From the school of Celebrity Journalism

Exteriors are important, as well as brand names.

That the film director wore "a dark wool suit, and a strand of his silver-streaked hair fell over one eye, framing the dramatic angles of his jaw," is not quite enough information. What sort of suit was he wearing? Comme de Garcons, Armani? That the names of the singer Judy Collins' three cats are Coco Chanel, Rachmaninoff, and Tom Wolfe is, however, relevant to the portrait the celebrity journalist paints of the legendary chanteuse.

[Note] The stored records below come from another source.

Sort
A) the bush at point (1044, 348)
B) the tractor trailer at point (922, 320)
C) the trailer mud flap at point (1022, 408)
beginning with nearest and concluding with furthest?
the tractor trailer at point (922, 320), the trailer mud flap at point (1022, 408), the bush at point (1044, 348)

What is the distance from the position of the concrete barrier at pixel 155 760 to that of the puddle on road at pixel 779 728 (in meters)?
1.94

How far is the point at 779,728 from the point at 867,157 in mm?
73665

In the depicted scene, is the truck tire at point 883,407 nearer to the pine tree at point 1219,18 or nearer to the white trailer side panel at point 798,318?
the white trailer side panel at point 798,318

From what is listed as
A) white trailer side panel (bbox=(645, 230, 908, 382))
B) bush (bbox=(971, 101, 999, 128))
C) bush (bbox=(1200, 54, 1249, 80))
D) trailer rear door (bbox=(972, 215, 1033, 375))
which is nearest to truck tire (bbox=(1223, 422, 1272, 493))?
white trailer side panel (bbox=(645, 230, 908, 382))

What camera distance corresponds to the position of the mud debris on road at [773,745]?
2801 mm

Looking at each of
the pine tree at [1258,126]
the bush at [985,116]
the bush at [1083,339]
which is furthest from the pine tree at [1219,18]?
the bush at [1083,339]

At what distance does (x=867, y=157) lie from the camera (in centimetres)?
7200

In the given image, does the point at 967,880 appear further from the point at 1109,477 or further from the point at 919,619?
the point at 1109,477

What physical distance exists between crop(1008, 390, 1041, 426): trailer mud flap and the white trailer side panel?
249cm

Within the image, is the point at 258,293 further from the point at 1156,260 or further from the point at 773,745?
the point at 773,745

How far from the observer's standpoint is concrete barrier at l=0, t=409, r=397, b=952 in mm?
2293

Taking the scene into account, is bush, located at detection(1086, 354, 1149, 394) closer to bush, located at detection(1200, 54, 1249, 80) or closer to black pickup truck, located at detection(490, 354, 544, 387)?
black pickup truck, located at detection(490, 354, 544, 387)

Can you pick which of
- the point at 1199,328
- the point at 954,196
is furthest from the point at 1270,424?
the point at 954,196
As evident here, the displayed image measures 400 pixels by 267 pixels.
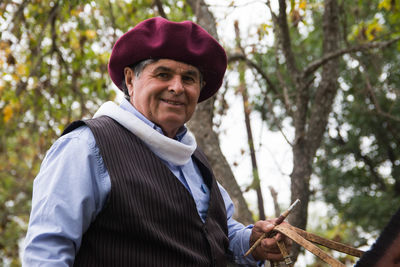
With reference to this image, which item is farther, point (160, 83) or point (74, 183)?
point (160, 83)

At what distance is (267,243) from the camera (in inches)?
71.2

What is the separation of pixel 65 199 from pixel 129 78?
2.41ft

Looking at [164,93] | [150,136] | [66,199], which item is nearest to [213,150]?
[164,93]

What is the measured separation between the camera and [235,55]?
343 cm

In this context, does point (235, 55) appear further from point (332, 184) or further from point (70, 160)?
point (332, 184)

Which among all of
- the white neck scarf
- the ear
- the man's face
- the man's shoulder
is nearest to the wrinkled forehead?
the man's face

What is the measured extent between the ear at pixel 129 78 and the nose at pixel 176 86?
0.19 m

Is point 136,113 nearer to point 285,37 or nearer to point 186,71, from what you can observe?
point 186,71

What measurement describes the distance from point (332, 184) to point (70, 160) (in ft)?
33.3

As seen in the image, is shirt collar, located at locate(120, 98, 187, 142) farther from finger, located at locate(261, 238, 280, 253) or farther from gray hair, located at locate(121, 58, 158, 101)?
finger, located at locate(261, 238, 280, 253)

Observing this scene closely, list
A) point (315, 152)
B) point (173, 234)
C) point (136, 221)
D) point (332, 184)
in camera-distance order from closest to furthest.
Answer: point (136, 221), point (173, 234), point (315, 152), point (332, 184)

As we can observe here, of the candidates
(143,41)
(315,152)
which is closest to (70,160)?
(143,41)

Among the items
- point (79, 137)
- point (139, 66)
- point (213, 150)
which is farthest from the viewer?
point (213, 150)

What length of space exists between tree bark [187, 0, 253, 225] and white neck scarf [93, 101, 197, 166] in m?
1.02
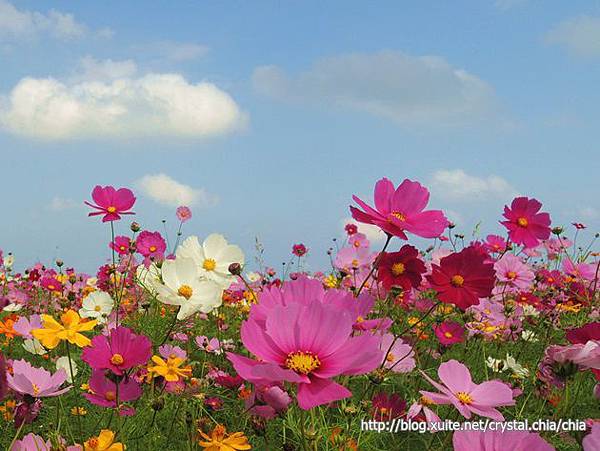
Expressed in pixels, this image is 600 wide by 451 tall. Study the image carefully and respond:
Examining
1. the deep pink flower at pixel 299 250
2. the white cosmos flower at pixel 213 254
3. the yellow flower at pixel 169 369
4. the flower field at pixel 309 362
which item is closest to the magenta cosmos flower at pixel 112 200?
the flower field at pixel 309 362

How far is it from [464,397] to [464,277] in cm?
31

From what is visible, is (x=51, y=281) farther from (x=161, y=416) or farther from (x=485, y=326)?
(x=485, y=326)

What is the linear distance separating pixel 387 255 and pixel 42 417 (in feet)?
4.26

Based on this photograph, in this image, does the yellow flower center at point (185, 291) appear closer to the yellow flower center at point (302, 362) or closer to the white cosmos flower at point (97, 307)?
the yellow flower center at point (302, 362)

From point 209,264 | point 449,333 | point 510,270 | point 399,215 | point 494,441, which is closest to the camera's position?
point 494,441

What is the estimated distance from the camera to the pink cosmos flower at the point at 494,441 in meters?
0.65

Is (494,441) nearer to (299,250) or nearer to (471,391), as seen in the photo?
(471,391)

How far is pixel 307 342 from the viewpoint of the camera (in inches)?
28.2

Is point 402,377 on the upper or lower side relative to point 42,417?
upper

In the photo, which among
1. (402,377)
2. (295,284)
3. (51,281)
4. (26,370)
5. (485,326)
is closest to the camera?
(295,284)

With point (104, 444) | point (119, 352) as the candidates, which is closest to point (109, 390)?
point (119, 352)

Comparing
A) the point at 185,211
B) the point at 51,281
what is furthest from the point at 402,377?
the point at 51,281

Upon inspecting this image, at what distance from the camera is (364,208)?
100 cm

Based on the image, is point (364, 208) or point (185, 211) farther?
point (185, 211)
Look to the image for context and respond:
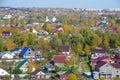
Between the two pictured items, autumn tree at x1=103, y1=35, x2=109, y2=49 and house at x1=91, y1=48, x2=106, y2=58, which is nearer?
house at x1=91, y1=48, x2=106, y2=58

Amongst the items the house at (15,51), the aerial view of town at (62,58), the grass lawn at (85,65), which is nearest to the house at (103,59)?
the aerial view of town at (62,58)

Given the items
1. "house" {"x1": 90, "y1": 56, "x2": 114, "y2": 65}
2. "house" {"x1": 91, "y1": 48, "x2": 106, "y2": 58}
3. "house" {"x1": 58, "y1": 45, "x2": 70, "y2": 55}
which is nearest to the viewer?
"house" {"x1": 90, "y1": 56, "x2": 114, "y2": 65}

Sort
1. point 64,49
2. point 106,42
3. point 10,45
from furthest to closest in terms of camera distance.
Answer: point 106,42 < point 10,45 < point 64,49

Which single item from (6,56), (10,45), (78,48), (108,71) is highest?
(10,45)

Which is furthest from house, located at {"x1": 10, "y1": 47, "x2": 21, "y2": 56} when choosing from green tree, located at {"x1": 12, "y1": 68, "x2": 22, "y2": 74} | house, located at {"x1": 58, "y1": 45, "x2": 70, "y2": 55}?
green tree, located at {"x1": 12, "y1": 68, "x2": 22, "y2": 74}

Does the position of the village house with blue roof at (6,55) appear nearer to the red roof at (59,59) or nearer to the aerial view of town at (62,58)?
the aerial view of town at (62,58)

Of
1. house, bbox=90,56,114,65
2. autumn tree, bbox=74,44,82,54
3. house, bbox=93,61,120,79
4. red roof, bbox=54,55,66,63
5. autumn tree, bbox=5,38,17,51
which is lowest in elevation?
house, bbox=93,61,120,79

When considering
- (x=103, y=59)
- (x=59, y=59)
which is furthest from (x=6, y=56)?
(x=103, y=59)

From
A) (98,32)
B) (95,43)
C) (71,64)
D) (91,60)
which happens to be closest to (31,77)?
(71,64)

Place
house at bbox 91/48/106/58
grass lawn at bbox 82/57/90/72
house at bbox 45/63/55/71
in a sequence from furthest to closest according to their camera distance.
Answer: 1. house at bbox 91/48/106/58
2. grass lawn at bbox 82/57/90/72
3. house at bbox 45/63/55/71

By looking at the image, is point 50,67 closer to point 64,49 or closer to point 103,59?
point 103,59

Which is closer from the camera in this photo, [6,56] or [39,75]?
[39,75]

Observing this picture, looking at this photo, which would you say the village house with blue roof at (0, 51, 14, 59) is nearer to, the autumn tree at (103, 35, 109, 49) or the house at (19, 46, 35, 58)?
the house at (19, 46, 35, 58)
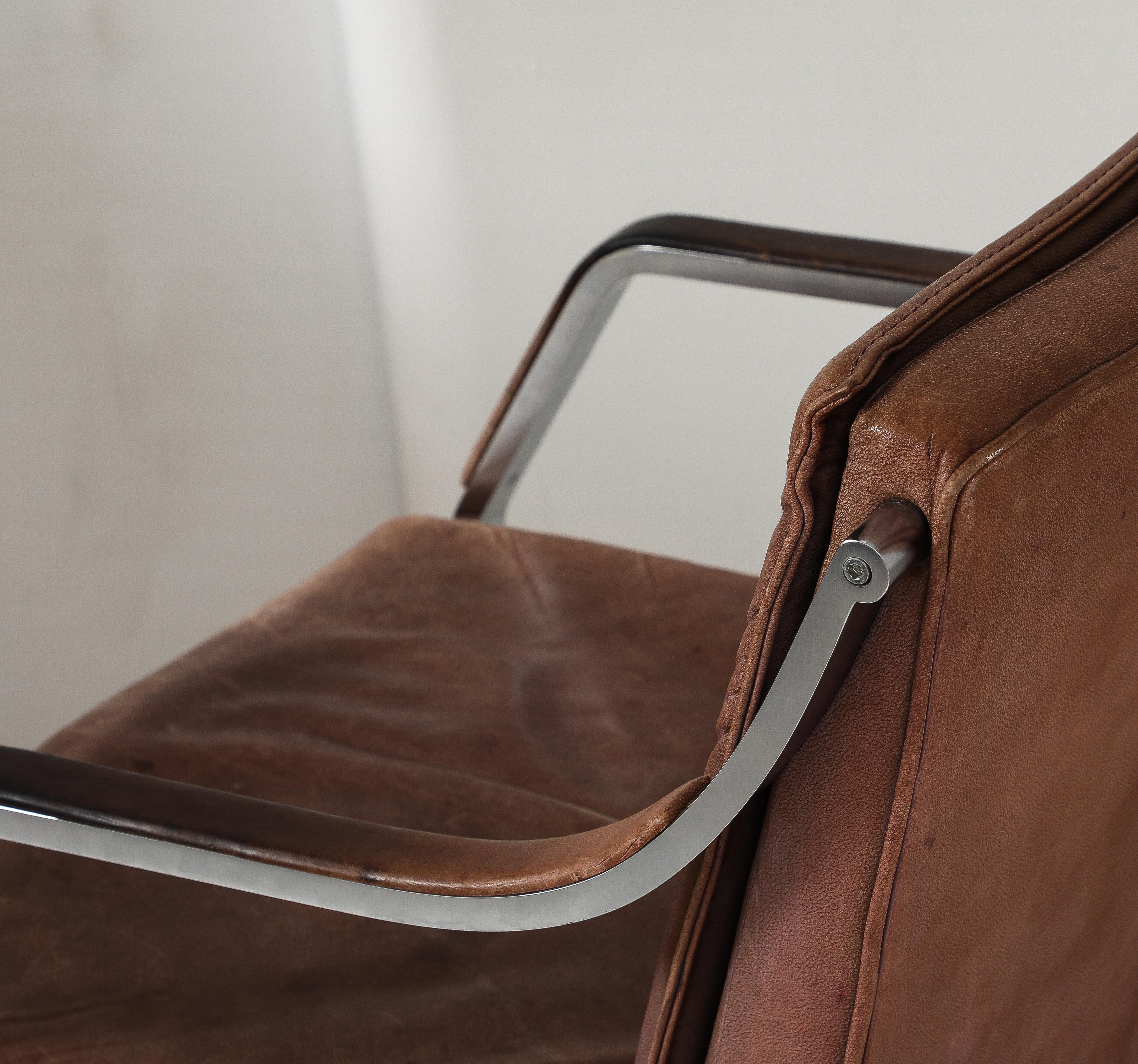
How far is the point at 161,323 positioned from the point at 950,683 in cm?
166

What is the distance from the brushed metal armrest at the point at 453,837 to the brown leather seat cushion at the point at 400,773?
164 mm

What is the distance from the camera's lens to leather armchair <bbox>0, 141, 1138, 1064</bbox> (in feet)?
1.25

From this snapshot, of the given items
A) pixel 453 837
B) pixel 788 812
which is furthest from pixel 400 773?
pixel 788 812

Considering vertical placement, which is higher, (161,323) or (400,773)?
(161,323)

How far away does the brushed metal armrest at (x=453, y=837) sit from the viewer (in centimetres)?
38

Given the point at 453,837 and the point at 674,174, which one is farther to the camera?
the point at 674,174

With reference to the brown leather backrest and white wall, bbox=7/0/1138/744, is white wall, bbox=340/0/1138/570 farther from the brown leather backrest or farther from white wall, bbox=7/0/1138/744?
the brown leather backrest

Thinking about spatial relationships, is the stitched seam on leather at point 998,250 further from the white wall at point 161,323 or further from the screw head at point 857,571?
the white wall at point 161,323

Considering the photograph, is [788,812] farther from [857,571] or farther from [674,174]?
[674,174]

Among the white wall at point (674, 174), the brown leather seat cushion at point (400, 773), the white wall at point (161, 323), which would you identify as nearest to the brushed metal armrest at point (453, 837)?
the brown leather seat cushion at point (400, 773)

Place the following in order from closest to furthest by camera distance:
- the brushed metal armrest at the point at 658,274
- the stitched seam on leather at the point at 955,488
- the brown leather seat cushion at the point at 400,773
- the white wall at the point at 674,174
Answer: the stitched seam on leather at the point at 955,488, the brown leather seat cushion at the point at 400,773, the brushed metal armrest at the point at 658,274, the white wall at the point at 674,174

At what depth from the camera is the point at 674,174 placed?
1884 mm

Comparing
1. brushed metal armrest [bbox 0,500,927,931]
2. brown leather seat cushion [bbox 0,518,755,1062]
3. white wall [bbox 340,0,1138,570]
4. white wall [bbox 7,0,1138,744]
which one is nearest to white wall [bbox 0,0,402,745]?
white wall [bbox 7,0,1138,744]

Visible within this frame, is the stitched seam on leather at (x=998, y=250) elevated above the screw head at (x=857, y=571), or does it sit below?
above
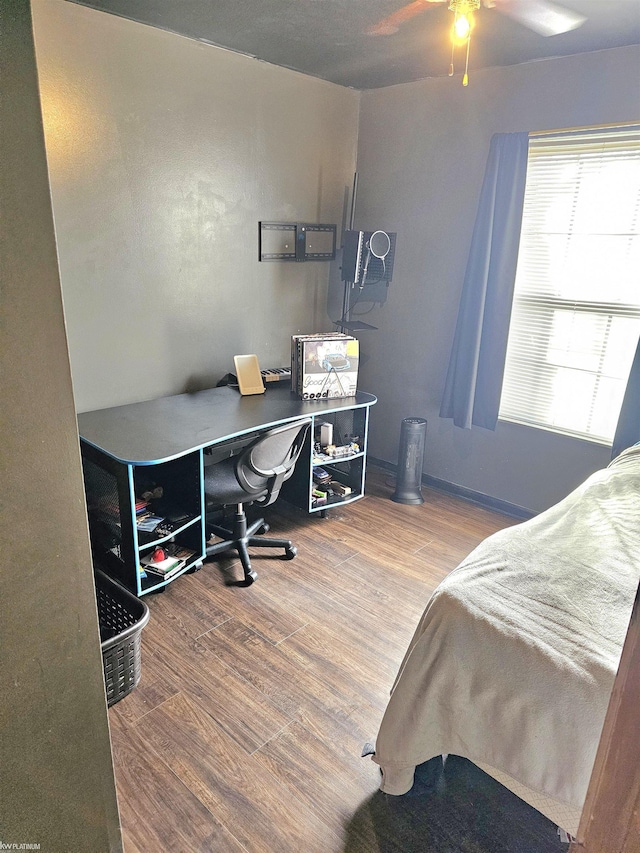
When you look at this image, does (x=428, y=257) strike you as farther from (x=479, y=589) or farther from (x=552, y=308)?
(x=479, y=589)

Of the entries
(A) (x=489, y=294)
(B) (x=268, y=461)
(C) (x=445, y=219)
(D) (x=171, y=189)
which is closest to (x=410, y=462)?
(A) (x=489, y=294)

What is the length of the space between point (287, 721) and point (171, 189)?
2.48 meters

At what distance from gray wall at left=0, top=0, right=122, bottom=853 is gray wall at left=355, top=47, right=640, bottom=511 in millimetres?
2857

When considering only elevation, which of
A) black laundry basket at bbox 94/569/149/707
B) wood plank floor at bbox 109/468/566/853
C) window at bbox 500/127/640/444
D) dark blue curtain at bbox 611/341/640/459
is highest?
window at bbox 500/127/640/444

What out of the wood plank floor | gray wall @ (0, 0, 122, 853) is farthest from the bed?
gray wall @ (0, 0, 122, 853)

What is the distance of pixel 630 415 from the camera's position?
107 inches

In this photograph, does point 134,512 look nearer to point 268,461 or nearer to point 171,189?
point 268,461

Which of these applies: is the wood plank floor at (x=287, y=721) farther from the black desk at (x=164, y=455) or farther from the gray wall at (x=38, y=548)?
the gray wall at (x=38, y=548)

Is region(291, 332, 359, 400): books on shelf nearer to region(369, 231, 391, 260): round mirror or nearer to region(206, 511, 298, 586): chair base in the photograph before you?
region(369, 231, 391, 260): round mirror

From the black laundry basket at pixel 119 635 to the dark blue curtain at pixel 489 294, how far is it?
217cm

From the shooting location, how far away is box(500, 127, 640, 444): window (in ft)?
9.00

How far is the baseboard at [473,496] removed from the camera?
3320 millimetres

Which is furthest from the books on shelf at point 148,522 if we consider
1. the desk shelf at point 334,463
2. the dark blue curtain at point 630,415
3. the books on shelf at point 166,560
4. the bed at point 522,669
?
the dark blue curtain at point 630,415

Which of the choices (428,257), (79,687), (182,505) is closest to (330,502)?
(182,505)
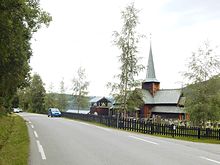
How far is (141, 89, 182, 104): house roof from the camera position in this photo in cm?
6284

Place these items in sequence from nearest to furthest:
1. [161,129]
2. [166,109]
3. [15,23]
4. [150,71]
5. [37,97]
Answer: [15,23] < [161,129] < [166,109] < [150,71] < [37,97]

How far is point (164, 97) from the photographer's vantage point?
214 ft

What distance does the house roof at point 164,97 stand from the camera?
62.8m

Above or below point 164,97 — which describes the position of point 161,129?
below

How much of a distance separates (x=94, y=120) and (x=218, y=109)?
18318 millimetres

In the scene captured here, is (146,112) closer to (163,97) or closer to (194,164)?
(163,97)

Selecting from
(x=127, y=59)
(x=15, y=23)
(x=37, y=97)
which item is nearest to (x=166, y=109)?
(x=127, y=59)

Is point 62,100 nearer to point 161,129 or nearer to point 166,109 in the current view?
point 166,109

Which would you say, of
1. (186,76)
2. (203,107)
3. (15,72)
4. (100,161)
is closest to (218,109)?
(203,107)

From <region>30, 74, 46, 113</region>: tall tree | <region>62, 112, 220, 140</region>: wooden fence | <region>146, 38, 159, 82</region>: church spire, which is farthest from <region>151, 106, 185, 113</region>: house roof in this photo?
<region>30, 74, 46, 113</region>: tall tree

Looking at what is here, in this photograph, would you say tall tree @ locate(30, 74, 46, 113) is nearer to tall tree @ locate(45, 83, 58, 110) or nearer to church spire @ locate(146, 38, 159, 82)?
tall tree @ locate(45, 83, 58, 110)

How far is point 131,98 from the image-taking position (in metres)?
35.1

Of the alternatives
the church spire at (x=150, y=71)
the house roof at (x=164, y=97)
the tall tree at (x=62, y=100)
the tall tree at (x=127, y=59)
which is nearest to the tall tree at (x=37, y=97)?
the tall tree at (x=62, y=100)

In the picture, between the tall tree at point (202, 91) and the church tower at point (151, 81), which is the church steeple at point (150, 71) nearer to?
the church tower at point (151, 81)
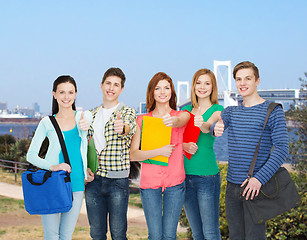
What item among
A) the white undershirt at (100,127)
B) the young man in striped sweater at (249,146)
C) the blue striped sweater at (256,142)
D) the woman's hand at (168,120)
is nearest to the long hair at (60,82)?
the white undershirt at (100,127)

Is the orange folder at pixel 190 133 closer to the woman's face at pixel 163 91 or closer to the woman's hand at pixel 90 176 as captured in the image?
the woman's face at pixel 163 91

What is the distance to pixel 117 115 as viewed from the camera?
2855 millimetres

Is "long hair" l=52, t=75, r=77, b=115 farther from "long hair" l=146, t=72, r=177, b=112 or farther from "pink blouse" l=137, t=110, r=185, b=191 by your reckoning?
"pink blouse" l=137, t=110, r=185, b=191

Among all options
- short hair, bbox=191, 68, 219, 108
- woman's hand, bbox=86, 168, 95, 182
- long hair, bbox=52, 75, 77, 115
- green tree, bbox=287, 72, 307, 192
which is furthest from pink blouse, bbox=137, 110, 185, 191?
green tree, bbox=287, 72, 307, 192

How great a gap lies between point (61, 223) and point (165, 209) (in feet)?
2.80

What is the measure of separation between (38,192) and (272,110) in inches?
75.0

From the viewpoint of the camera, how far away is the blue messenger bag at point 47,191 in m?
2.55

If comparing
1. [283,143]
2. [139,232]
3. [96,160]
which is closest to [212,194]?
[283,143]

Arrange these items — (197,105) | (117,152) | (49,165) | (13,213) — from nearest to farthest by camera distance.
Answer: (49,165) < (117,152) < (197,105) < (13,213)

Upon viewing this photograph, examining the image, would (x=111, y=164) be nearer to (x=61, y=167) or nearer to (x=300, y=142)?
(x=61, y=167)

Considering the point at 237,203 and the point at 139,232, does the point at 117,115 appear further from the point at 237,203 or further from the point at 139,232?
the point at 139,232

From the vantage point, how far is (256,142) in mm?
2605

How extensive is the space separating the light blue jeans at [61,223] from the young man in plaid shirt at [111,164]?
199 mm

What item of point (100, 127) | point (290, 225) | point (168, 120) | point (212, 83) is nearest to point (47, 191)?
point (100, 127)
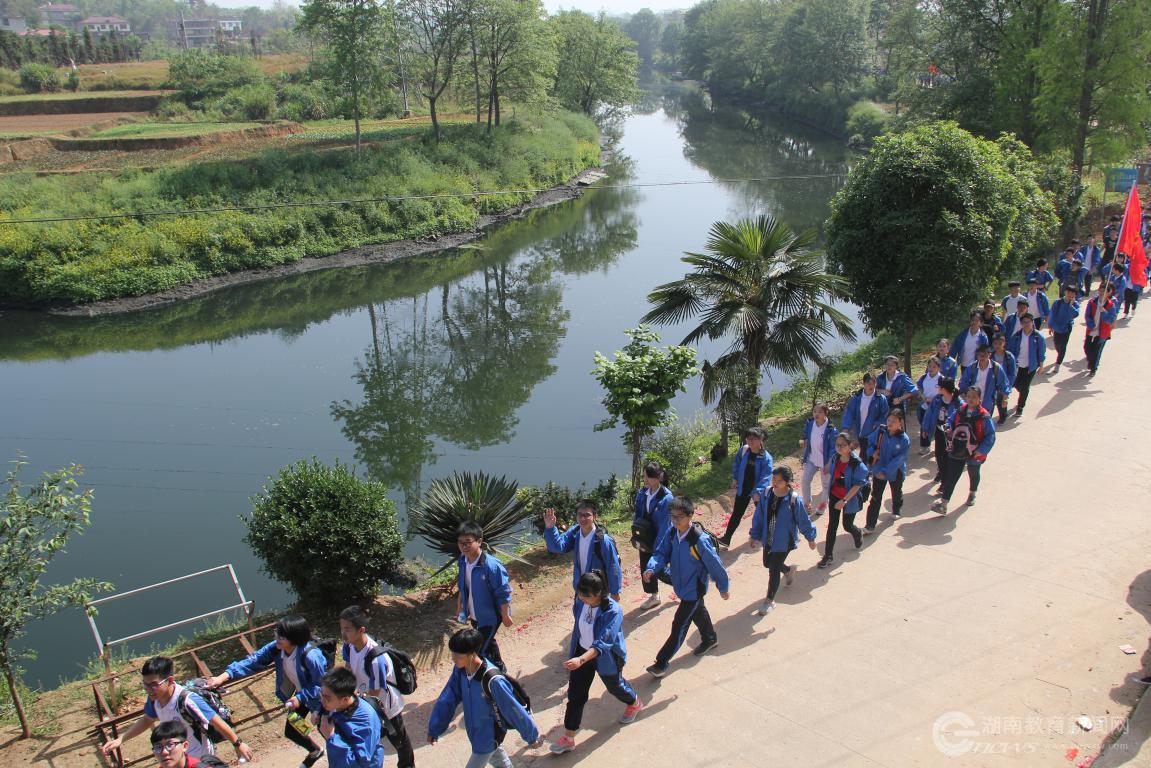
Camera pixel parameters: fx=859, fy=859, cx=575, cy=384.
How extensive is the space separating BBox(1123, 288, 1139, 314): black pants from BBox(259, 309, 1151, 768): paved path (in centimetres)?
605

It pays to keep in mind that the difference between journalism and celebrity journalism is the difference between a friend and a great friend. A friend is someone you know and can trust to tell you the truth; a great friend is someone you know and presumably trust who is also important enough, i.e. has enough social and cultural status, that by dropping his or her name as a great friend into your reporting enhances your own social and cultural status. A celebrity journalist can never use the phrase, my great friend enough.

Celebrity journalism is not to be confused with journalism per se. Journalism is defined as the attempt by the journalist to report the news. It's also fair to define journalism as the time the reader spends reading it, presumably attempting by his reading to better understand his life and the lives of his fellow human beings. Celebrity journalism is a vastly different enterprise: it's a reconstruction of the time the readeris permitted to re-live his life by permitting another human beings to live for him, thinking that others are living far more interesting lives than he is.

The most unique property of celebrity journalism? None of what it presents really matters, therefore none of it is really news. At best it is uniquely Duchampian, in that it presents no solution because there is no problem; at worst it is a never ending battle between stereotype and cliche. Celebrity journalism must always be in service to the system of endless promotion--movie tie-ins, record deals, art openings, book releases, political candidates, sporting events, Black Friday's and Christmas tree lots. Celebrity journalism is the real fake news or, if not fake, at least faux.

Celebrity journalists hold this truth to be self-evident: that totalitarianism, once and forever defined as the organized expendability of human life, is now in the capable hands of celebrity journalism, ever expanding the original notion of the totalitarian way to embrace the trivialization of daily affairs to the ground-zero point of meaninglessness.